Dad: Go see if asking “have you thought about magnetic fields” helps"

posted by dfm500 at 4:32 PM on November 27, 2019 [6 favorites]


Her explanation and news videos are really good. She’s good at explaining stuff so average internet joes like myself can understand.
posted by eagles123 at 4:56 PM on November 27, 2019 [2 favorites]


Her advice at 11:00 to learn to code is spot on. New research is providing data in chunks that are well measured in terabytes, and you can't just drop it into Excel any more. Generally, there's a strong division along age lines of which scientists are willing and able to do the programming themselves.

And if the whole tenure-track-at-Oxford thing doesn't work out, having some ability with programming to build on isn't such a bad alternative.
posted by cowcowgrasstree at 5:26 PM on November 27, 2019 [1 favorite]


Her review of Brian May's doctoral thesis is worth a look.
posted by Grumpy old geek at 6:18 PM on November 27, 2019 [3 favorites]


Showed this to my 13-year old daughter who is interested in astrophysics. Said daughter now has a new personal hero, new Youtube channel to subscribe to, and more of a clue as to what astrophysicists actually do.
posted by feckless at 9:37 PM on November 27, 2019 [8 favorites]


Astrophysics doesn’t really suffer too much from older scientists not being coders (I mean push back far enough and you’ll find that, but most profs these days will have spent many hours coding in their career). The problem is usually that the older generation maybe haven’t been using the current coding ecosystems much.

Python has taken off really in large part with the most recent generation. When I did my PhD in the mid-2000s (also at Oxford as it happens) astropy simply wasn’t there. A serious effort by the current generation a smidge younger than me (including Becky!) has solved that, seen a way better uptake in better practices like hugely upgraded use of source control, and a pretty good push towards opening up software even more. Not something that astronomers were bad at exactly, but the change in philosophy is noticeable.

If you did start pursuing a career in this area there should be good support and training to get you coding along the way, but learning a bit early will certainly help, and yes, some pretty well paid jobs in coding and data science are major routes for those that cannot or choose not to stay on the academic track.
posted by edd at 2:19 AM on November 28, 2019 [3 favorites]


Astrophysics is certainly a good place to develop the sexay computer skills of large data set analysis, which under the guise of AI/ML are currently the premium transferables to have across huge swathes of industry. The move from FORTRAN to Python is bang on here. You'll not only get experience in the sort of tools and techniques which will get you through lots of doors, but have the strong mathematical background to set you apart from the common herd.

◆ JOB A
According to the comment thread, when did edd do a PhD?

Rows from a dataset:
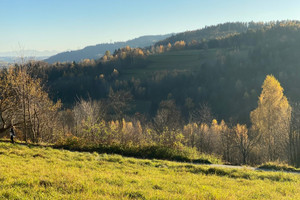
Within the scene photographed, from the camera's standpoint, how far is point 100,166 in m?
11.1

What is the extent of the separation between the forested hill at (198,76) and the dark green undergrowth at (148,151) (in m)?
94.7

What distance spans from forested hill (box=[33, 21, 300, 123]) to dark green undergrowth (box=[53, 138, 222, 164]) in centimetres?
9475

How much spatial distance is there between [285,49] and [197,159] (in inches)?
6487

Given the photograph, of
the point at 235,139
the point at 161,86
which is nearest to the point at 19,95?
the point at 235,139

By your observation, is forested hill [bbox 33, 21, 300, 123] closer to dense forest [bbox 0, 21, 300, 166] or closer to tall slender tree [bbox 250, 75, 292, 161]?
dense forest [bbox 0, 21, 300, 166]

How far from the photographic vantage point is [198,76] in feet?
505

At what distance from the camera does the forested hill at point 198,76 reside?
12606 cm

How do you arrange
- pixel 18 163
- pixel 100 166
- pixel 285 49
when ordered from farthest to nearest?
pixel 285 49 → pixel 100 166 → pixel 18 163

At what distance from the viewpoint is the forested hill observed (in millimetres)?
126062

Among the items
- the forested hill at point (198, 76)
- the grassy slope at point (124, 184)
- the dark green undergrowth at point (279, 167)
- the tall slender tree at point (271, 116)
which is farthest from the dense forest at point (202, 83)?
the grassy slope at point (124, 184)

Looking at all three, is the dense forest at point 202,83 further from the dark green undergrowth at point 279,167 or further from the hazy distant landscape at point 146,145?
the dark green undergrowth at point 279,167

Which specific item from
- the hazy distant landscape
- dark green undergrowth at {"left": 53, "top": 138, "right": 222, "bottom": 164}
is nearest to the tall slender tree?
the hazy distant landscape

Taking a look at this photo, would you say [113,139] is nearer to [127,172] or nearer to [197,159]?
[197,159]

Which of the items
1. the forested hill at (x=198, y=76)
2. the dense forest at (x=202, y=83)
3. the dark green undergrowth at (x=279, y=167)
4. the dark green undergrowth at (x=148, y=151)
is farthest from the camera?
the forested hill at (x=198, y=76)
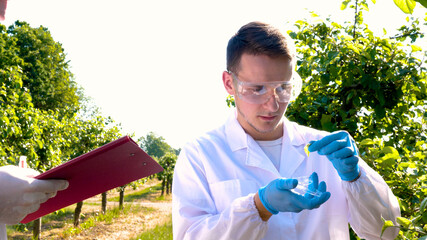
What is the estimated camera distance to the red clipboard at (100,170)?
159cm

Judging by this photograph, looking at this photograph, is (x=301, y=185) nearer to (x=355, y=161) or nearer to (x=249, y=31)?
(x=355, y=161)

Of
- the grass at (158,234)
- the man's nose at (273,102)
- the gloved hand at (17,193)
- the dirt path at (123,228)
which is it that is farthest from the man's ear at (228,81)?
the dirt path at (123,228)

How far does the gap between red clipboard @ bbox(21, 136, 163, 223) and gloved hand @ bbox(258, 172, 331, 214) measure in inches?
23.8

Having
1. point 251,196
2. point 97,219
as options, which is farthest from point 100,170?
point 97,219

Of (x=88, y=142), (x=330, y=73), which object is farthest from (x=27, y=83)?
(x=330, y=73)

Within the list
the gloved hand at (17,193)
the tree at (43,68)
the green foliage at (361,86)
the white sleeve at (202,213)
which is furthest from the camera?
the tree at (43,68)

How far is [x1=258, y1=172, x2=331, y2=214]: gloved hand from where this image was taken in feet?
4.83

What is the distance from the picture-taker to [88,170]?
173 centimetres

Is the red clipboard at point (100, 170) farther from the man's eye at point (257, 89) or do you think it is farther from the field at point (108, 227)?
the field at point (108, 227)

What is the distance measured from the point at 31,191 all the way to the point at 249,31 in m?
1.27

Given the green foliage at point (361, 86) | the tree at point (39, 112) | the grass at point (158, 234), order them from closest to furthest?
the green foliage at point (361, 86) → the tree at point (39, 112) → the grass at point (158, 234)

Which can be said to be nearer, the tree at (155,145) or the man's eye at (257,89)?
the man's eye at (257,89)

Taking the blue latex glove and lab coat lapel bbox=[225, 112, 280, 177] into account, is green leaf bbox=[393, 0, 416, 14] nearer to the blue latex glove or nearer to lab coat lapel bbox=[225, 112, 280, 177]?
the blue latex glove

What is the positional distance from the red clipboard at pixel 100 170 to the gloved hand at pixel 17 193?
73 millimetres
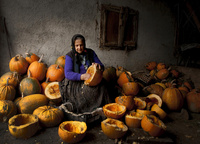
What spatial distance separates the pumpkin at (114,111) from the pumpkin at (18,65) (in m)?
2.55

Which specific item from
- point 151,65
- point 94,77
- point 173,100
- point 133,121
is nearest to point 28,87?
point 94,77

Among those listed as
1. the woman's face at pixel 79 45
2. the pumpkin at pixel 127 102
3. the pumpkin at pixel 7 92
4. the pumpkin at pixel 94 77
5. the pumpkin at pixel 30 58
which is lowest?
the pumpkin at pixel 127 102

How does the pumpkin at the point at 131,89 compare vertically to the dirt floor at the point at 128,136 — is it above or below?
above

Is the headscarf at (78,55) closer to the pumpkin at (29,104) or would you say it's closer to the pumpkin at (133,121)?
the pumpkin at (29,104)

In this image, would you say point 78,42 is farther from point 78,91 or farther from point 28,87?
point 28,87

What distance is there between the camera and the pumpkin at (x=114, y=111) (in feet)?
7.73

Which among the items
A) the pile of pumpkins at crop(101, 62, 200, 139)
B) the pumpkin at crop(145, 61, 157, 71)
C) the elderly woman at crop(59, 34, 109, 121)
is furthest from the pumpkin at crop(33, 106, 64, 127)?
the pumpkin at crop(145, 61, 157, 71)

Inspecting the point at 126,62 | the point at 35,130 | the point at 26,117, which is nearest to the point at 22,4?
the point at 26,117

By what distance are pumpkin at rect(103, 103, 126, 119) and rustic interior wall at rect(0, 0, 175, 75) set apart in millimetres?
2952

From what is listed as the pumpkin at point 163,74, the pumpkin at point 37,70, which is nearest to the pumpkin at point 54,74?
the pumpkin at point 37,70

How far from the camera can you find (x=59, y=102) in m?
3.16

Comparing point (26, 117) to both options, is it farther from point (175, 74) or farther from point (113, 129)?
point (175, 74)

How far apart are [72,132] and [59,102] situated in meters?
1.33

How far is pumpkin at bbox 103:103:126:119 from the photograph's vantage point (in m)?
2.36
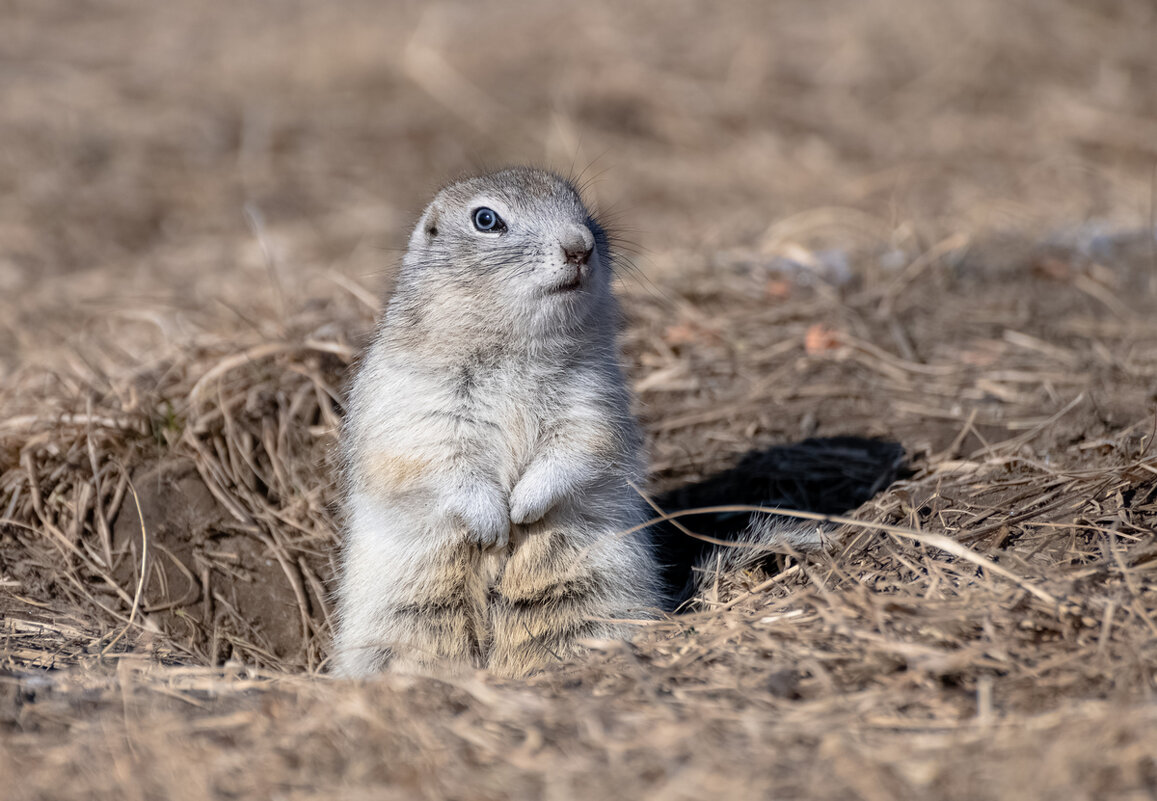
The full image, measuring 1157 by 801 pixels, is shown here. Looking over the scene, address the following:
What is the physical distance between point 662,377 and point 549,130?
508 centimetres

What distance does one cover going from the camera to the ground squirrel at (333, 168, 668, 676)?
11.8 ft

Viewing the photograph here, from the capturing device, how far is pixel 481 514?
11.6ft

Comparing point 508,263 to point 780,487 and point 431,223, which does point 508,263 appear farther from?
point 780,487

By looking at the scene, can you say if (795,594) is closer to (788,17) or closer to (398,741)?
(398,741)

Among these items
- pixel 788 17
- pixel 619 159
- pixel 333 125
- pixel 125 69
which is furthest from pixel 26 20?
pixel 788 17

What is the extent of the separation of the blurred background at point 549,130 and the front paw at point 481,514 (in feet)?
10.3

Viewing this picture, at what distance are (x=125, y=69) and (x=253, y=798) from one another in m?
10.3

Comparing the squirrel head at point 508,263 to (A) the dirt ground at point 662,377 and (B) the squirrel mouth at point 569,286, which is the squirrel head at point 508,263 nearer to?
(B) the squirrel mouth at point 569,286

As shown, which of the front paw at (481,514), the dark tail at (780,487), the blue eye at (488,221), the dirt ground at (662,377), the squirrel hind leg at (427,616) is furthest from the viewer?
the dark tail at (780,487)

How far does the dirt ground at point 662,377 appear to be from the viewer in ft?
8.29

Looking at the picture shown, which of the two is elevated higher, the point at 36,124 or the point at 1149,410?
the point at 36,124

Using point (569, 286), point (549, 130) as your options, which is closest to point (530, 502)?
point (569, 286)

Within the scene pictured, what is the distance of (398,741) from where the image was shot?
8.25 ft

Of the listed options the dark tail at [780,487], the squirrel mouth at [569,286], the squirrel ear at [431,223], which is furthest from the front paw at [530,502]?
the squirrel ear at [431,223]
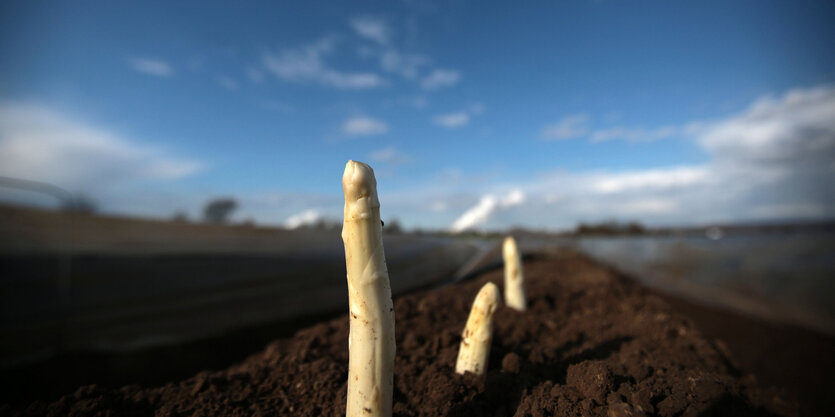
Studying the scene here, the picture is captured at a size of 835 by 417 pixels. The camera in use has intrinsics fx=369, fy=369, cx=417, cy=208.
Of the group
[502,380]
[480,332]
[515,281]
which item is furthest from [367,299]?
[515,281]

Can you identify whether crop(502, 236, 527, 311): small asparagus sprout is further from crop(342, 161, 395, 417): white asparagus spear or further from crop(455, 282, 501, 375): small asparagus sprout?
crop(342, 161, 395, 417): white asparagus spear

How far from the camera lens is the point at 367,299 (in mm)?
1411

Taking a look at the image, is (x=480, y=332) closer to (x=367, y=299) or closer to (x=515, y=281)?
Answer: (x=367, y=299)

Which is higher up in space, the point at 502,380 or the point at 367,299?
the point at 367,299

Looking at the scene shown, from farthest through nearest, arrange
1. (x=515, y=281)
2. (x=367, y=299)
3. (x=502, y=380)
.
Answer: (x=515, y=281) → (x=502, y=380) → (x=367, y=299)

◆ JOB B
Give only the entries from the line that contains "How far is [x1=258, y1=172, x2=331, y2=214]: gloved" through the line that contains "73 millimetres", with "red clipboard" changed to "red folder" and nothing else altered.

◆ WRITTEN ANSWER A
In the mid-2000s, at Oxford.

◆ WRITTEN ANSWER B
How far is [x1=258, y1=172, x2=331, y2=214]: gloved hand from where this image was taken in feet?
4.83

What is the distance from the picture-taker to [88,170]?
173 centimetres

Is the red folder at point (100, 170) farther from the man's eye at point (257, 89) or do you think it is farther from the field at point (108, 227)?
the field at point (108, 227)

What is the distance measured from the point at 31,191 all the way to the point at 249,31 in m?
1.27

Given the green foliage at point (361, 86) | the tree at point (39, 112) | the grass at point (158, 234), order them from closest to furthest?
the green foliage at point (361, 86) → the tree at point (39, 112) → the grass at point (158, 234)

Which can be said to be nearer, the tree at (155,145) or the man's eye at (257,89)?
the man's eye at (257,89)

Taking the blue latex glove and lab coat lapel bbox=[225, 112, 280, 177] into account, is green leaf bbox=[393, 0, 416, 14] nearer to the blue latex glove or nearer to lab coat lapel bbox=[225, 112, 280, 177]?
the blue latex glove

What is the positional distance from the red folder at pixel 100 170 to the gloved hand at pixel 17 193?
73 millimetres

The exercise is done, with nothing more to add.